Hou Yan, Yin Mingzhu, Sun Fengyu, Zhang Tao, Zhou Xiaohua, Li Huiyan, Zheng Jian, Chen Xiuwei, Li Cong, Ning Xiaoming, Lou Ge, Li Kang
Department of Epidemiology and Biostatistics, Harbin Medical University, Harbin 150081, China.
Mol Biosyst. 2014 Aug;10(8):2126-33. doi: 10.1039/c4mb00054d.
Cervical cancer is a clinical and pathological heterogeneity disease, which requires different types of treatments and leads to a variety of outcomes. In clinical practice, only some patients benefit from chemotherapy treatment. Identifying patients who will be responsive to chemotherapy could increase their survival time, which has important implications in personalized treatment and outcomes, while identifying non-responders may reduce the likelihood for these patients to receive ineffective treatment and thereby enable them to receive other potentially effective treatments. Plasma metabolite profiling was performed in this study to identify the potential biomarkers that could predict the response to neoadjuvant chemotherapy (NACT) for cervical cancer patients. The metabolic profiles of plasma from 38 cervical cancer patients with a complete, partial and non-response to NACT were studied using a combination of liquid chromatography coupled with mass spectrometry (LC/MS) and multivariate analysis methods. L-Valine and L-tryptophan were finally identified and verified as the potential biomarkers. A prediction model constructed with L-valine and L-tryptophan correctly identified approximately 80% of patients who were non-response to chemotherapy and 87% of patients who were had a pathologically complete response to chemotherapy. The model has an excellent discriminant performance with an AUC of 0.9407. These results show promise for larger studies that could produce more personalized treatment protocols for cervical cancer patients.
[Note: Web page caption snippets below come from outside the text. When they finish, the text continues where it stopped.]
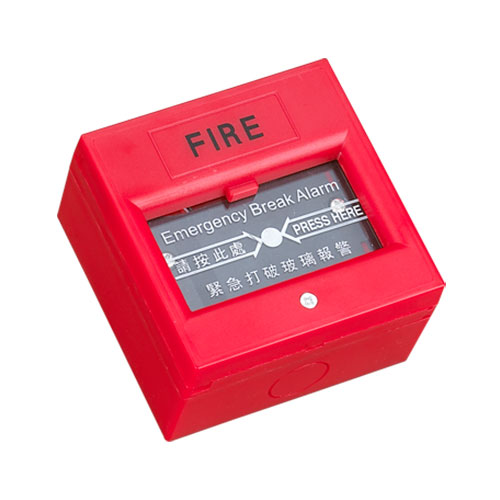 PA-SJP series Manual fire alarm button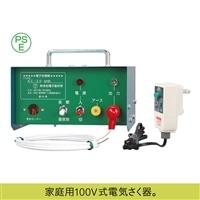 (株)末松電子製作所 AC-20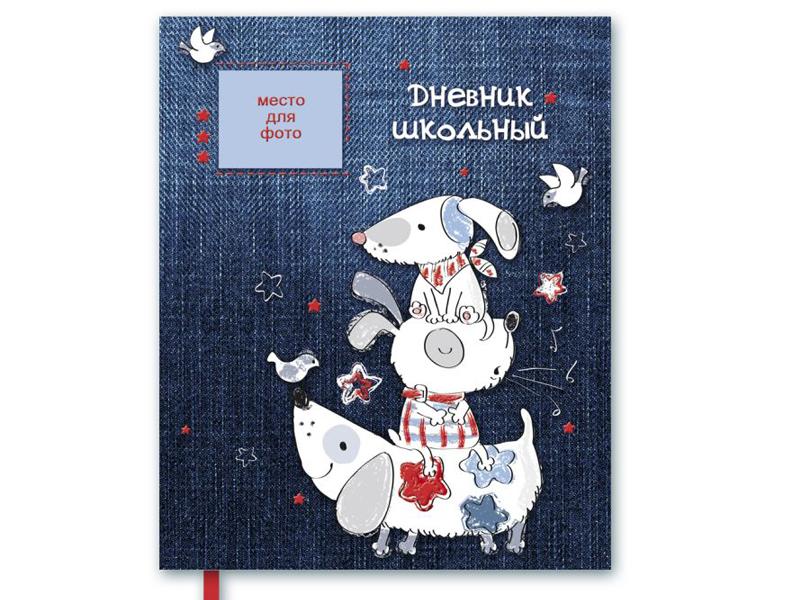 Дневник школьный Феникс+ Собаки 46218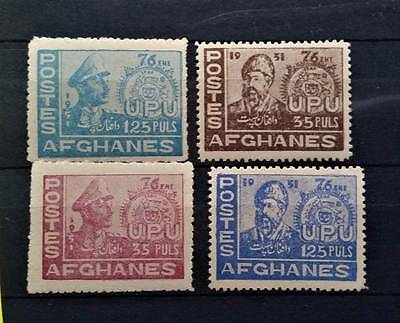 Afghanistan 1951 76th Anni UPU Unmounted Mint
宫颈癌是一种临床和病理异质性疾病,需要不同类型的治疗,并导致多种结果。在临床实践中,只有部分患者能从化疗中获益。识别对化疗有反应的患者可以延长其生存时间,这对个性化治疗和预后具有重要意义,而识别无反应者则可能降低这些患者接受无效治疗的可能性,从而使他们能够接受其他潜在有效的治疗。本研究进行了血浆代谢物谱分析,以识别可预测宫颈癌患者对新辅助化疗(NACT)反应的潜在生物标志物。使用液相色谱-质谱联用(LC/MS)和多变量分析方法相结合,研究了38例对NACT有完全、部分和无反应的宫颈癌患者血浆的代谢谱。最终鉴定并验证L-缬氨酸和L-色氨酸为潜在生物标志物。用L-缬氨酸和L-色氨酸构建的预测模型正确识别了约80%对化疗无反应的患者和87%对化疗有病理完全缓解的患者。该模型具有出色的判别性能,曲线下面积(AUC)为0.9407。这些结果为开展更大规模的研究带来了希望,有望为宫颈癌患者制定出更个性化的治疗方案。